Smith v. Shepler
Before: Ross
ROSS, J.,
pro tem.
Judgment was given in favor of plaintiff liquidator against defendant and appellant, a resident of Los Angeles County, California, for $3,739.08, based on his ownership of thirty shares of stock in First State Bank of Winter Haven, in Florida, of the par value of $3,000, interest at seven per cent being allowed on that sum from August 23, 1929, being the date on which the state comptroller of Florida made his order requiring all stockholders in the bank to pay the full amount of their alleged statutory liability, which could not exceed the par value of their shares. Defendant has appealed on a bill of exceptions duly served and filed.
The facts of the case include the following:
The defendant had owned fifteen shares of the stock of said bank for some years; in 192'6 he received fifteen additional shares as a 100 per cent stock dividend on which occasion he mailed in his stock certificates and received a new certificate for thirty shares, par value of $3,000.

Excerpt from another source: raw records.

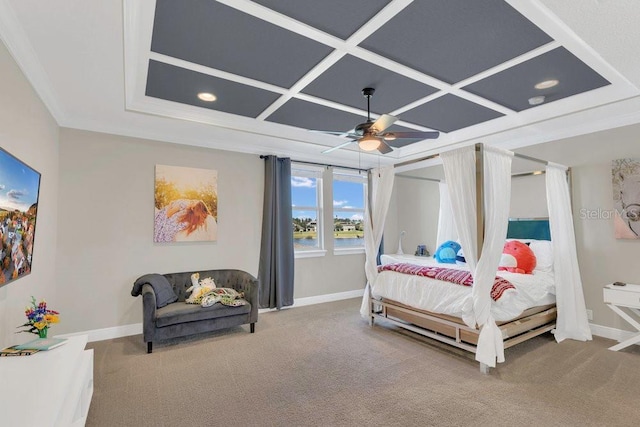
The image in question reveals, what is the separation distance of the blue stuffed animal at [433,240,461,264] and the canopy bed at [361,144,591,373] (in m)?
0.37

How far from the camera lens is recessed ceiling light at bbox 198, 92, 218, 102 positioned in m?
3.59

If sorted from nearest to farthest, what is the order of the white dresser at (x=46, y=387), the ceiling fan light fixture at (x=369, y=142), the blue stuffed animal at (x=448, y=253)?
the white dresser at (x=46, y=387) < the ceiling fan light fixture at (x=369, y=142) < the blue stuffed animal at (x=448, y=253)

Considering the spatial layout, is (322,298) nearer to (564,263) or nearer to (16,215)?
(564,263)

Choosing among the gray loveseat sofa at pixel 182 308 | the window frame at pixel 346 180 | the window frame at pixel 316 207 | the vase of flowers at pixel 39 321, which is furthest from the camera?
→ the window frame at pixel 346 180

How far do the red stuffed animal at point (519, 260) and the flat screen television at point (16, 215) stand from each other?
4.84 meters

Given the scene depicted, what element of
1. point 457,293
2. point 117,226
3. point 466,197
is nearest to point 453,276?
point 457,293

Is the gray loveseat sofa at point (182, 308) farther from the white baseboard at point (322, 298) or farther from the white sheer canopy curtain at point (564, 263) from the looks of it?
the white sheer canopy curtain at point (564, 263)

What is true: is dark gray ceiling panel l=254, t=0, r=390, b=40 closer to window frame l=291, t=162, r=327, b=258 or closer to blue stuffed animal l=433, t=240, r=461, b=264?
window frame l=291, t=162, r=327, b=258

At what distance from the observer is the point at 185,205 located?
14.9 feet

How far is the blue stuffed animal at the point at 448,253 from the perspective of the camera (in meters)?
4.67

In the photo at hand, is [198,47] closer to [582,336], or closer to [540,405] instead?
[540,405]

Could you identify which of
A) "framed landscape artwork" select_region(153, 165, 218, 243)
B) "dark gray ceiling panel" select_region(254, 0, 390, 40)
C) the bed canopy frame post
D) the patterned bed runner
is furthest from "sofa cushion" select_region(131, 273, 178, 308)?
the bed canopy frame post

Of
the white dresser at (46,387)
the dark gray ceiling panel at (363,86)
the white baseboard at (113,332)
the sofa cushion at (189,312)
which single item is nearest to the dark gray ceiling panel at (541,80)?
the dark gray ceiling panel at (363,86)

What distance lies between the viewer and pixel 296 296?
5.54 m
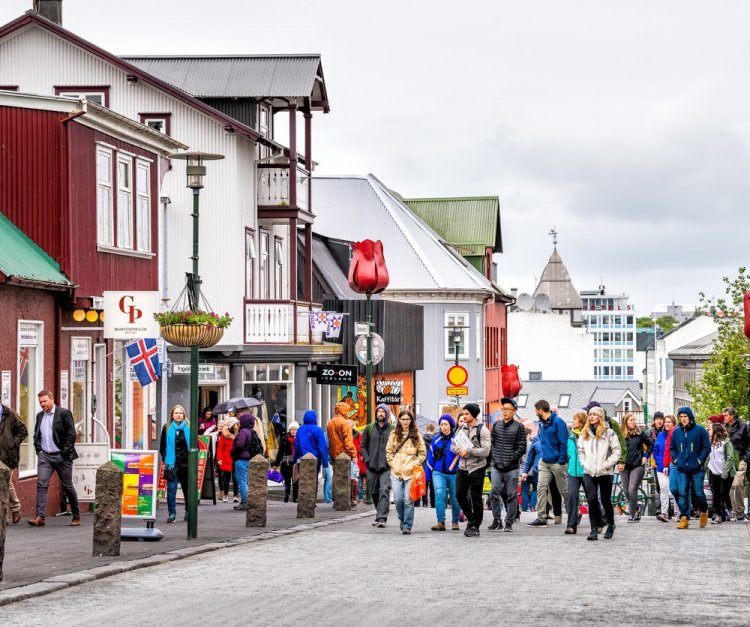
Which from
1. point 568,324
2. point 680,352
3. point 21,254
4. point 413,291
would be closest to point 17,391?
point 21,254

On May 15,1929, the bank became insolvent and was placed in charge of the state comptroller as provided by statute. In June, 1929, by order of court, a liquidator, the original plaintiff herein, was named to act pursuant to the statute.

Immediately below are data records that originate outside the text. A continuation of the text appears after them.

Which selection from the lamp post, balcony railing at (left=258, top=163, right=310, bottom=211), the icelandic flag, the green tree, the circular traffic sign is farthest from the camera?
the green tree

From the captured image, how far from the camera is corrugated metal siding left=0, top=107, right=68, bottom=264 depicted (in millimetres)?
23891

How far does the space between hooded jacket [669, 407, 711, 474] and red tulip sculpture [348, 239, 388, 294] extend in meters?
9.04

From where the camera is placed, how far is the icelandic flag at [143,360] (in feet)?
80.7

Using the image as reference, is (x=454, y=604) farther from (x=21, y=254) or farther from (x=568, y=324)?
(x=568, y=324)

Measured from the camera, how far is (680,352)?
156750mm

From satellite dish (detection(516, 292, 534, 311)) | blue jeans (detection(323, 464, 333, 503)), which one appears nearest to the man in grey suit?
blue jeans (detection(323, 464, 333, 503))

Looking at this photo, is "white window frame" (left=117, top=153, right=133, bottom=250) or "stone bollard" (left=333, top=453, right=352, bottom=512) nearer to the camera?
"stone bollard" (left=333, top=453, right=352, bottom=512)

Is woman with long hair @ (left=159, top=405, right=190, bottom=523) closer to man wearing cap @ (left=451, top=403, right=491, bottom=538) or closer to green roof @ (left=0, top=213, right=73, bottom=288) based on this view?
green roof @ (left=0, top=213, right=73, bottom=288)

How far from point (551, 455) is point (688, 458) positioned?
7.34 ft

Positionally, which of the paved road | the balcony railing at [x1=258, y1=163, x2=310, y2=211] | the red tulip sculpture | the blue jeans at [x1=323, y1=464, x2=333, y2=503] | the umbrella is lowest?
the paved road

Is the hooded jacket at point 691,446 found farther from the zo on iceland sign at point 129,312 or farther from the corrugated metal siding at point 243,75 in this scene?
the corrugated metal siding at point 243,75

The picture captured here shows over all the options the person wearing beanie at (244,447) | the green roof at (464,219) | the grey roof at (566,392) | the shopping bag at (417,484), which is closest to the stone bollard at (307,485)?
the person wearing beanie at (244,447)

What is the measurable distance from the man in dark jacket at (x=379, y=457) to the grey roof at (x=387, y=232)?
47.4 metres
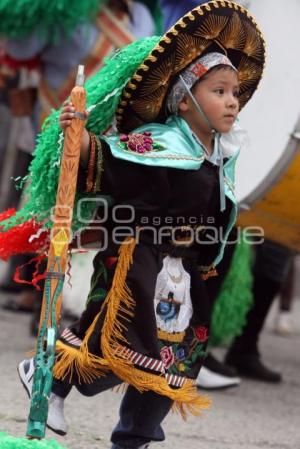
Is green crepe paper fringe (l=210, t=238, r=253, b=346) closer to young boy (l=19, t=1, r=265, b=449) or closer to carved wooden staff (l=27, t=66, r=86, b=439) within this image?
young boy (l=19, t=1, r=265, b=449)

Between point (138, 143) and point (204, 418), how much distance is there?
4.18ft

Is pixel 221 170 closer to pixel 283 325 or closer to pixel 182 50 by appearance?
pixel 182 50

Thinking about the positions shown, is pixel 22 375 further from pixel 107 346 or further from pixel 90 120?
pixel 90 120

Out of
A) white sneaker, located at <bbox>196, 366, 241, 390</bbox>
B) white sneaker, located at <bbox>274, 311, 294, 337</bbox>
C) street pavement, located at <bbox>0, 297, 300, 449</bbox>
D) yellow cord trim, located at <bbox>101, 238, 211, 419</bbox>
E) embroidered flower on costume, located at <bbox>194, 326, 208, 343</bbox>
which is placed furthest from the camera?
white sneaker, located at <bbox>274, 311, 294, 337</bbox>

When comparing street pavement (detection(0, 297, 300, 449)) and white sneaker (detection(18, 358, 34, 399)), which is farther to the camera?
street pavement (detection(0, 297, 300, 449))

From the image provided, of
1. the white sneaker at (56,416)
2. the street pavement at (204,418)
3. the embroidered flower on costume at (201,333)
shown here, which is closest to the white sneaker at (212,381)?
the street pavement at (204,418)

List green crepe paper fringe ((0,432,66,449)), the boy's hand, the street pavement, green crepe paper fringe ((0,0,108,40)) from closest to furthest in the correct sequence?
green crepe paper fringe ((0,432,66,449)) < the boy's hand < the street pavement < green crepe paper fringe ((0,0,108,40))

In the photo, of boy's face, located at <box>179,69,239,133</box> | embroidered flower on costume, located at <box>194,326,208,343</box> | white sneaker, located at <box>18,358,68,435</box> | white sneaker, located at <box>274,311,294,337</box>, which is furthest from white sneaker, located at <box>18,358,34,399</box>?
white sneaker, located at <box>274,311,294,337</box>

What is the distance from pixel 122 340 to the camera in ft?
9.62

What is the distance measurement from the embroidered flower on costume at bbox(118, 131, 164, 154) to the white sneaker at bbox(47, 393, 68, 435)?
0.65 metres

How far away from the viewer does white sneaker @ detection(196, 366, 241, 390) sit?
14.6 feet

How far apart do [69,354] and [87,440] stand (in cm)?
55

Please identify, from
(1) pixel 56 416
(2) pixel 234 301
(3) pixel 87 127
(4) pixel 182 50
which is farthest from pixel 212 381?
(4) pixel 182 50

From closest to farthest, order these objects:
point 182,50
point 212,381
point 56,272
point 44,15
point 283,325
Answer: point 56,272, point 182,50, point 212,381, point 44,15, point 283,325
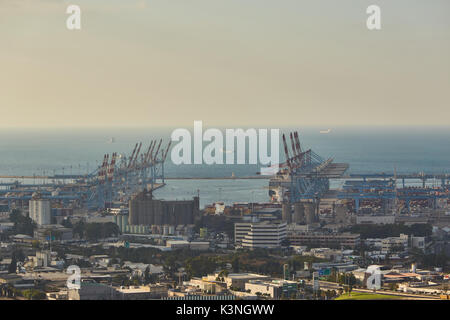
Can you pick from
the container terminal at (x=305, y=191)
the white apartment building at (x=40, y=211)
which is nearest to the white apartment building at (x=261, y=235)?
the container terminal at (x=305, y=191)

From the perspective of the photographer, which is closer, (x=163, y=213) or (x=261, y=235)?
(x=261, y=235)

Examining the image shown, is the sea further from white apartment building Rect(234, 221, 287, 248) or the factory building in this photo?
white apartment building Rect(234, 221, 287, 248)

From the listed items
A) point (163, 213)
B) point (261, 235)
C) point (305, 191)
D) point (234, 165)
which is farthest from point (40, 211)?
point (234, 165)

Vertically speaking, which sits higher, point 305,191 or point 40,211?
point 305,191

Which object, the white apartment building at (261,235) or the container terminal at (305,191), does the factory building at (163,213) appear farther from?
the white apartment building at (261,235)

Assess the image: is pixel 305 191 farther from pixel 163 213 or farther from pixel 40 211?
pixel 40 211
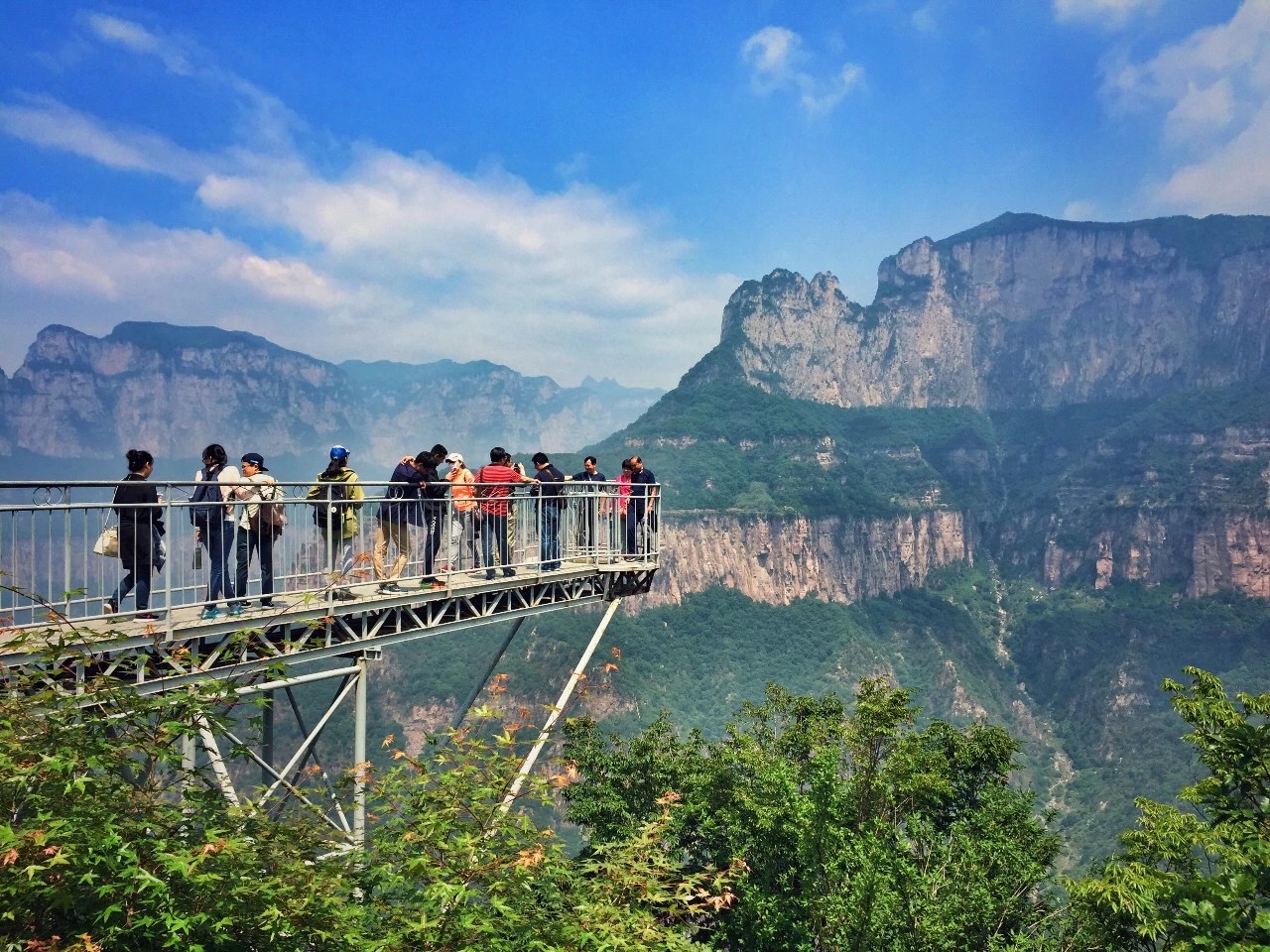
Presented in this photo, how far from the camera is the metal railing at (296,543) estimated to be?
7.88 metres

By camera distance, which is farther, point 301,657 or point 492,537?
point 492,537

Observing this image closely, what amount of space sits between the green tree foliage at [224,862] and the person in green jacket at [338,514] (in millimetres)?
3184

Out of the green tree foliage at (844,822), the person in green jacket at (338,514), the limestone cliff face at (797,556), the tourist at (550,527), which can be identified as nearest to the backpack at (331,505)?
the person in green jacket at (338,514)

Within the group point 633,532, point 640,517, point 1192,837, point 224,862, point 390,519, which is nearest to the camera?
point 224,862

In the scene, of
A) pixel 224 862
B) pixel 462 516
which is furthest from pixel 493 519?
pixel 224 862

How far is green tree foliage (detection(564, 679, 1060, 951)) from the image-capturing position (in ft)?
49.1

Section 4128, Revised General Statutes of Florida, 1920, provides that: "Stockholders of every banking company shall be held individually responsible equally and ratably and not one
[719]
for the other for all contracts, debts and engagements of such company to the extent of the amount of their stock therein at the par value thereof in addition to the amount invested in such shares.”

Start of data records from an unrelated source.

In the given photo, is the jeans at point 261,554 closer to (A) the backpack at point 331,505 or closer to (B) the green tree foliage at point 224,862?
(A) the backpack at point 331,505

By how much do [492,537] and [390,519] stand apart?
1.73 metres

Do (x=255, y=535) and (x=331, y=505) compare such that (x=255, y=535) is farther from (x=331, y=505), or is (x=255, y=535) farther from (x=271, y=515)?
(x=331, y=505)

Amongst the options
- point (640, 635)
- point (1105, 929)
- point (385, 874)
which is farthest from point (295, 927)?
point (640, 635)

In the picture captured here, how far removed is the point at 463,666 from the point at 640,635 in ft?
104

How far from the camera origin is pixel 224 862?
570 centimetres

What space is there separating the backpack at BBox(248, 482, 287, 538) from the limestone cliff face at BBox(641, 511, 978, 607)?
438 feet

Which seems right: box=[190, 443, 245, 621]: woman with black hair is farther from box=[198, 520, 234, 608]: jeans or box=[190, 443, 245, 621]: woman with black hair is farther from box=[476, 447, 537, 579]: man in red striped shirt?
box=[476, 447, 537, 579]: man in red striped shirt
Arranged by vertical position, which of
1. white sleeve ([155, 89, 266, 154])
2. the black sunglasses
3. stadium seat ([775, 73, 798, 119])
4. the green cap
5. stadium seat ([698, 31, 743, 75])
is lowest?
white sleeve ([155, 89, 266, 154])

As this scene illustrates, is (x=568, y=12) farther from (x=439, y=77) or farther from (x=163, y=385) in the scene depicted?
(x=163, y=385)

The Florida Bank Act, section 4162, Revised General Statutes, 1920, provides in part that: “Such liquidator under the direction and supervision of the comptroller . . . may, if necessary, to pay the debts of such bank . . . sue for and enforce the individual liability of the stockholders.”
In the instant case, the comptroller in August, 1929, made and issued a written order entitled “Levy and Assessment on the Shareholders of a State Bank”, by which he declared the necessity for the stockholders to pay the full amount of their liability and directed the receiver, or liquidator, to call upon said stockholders to pay. Demand was made upon the defendant and upon his failure to pay this suit was instituted in the California courts.